I think we should fix that, too. I consider it a bug fix, not an ABI break, personally.

>
>> That aside: I wonder whether a better API would be something that
>> allows you to create a new readonly file descriptor, instead of
>> fiddling with the writability of an existing fd.
>
> That doesn't work, unfortunately. The ashmem API we're replacing with
> memfd requires file descriptor continuity. I also looked into opening
> a new FD and dup2(2)ing atop the old one, but this approach doesn't
> work in the case that the old FD has already leaked to some other
> context (e.g., another dup, SCM_RIGHTS).
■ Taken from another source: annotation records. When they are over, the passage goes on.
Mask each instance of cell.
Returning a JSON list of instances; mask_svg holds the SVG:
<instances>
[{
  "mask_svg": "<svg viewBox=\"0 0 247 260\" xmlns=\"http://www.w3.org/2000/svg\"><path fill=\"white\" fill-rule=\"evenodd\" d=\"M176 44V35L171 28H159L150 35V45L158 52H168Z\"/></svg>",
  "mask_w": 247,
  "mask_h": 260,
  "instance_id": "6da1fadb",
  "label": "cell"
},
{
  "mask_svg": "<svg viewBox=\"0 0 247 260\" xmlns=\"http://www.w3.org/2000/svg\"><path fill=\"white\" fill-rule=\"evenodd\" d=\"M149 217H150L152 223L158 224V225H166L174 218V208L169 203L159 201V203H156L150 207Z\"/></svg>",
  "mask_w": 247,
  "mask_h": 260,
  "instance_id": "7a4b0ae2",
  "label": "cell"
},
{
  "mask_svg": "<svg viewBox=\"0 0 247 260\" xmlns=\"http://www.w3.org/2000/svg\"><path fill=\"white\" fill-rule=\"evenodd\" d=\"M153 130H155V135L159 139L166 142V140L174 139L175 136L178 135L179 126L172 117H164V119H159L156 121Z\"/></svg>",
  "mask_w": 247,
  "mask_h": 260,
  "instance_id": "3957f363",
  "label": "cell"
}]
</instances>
See
> https://developer.android.com/ndk/reference/group/memory. We can't
> break ASharedMemory_setProt.


Hmm. If we fix the general reopen bug, a way to drop write access from an existing struct file would do what Android needs, right? I donât know if there are general VFS issues with that.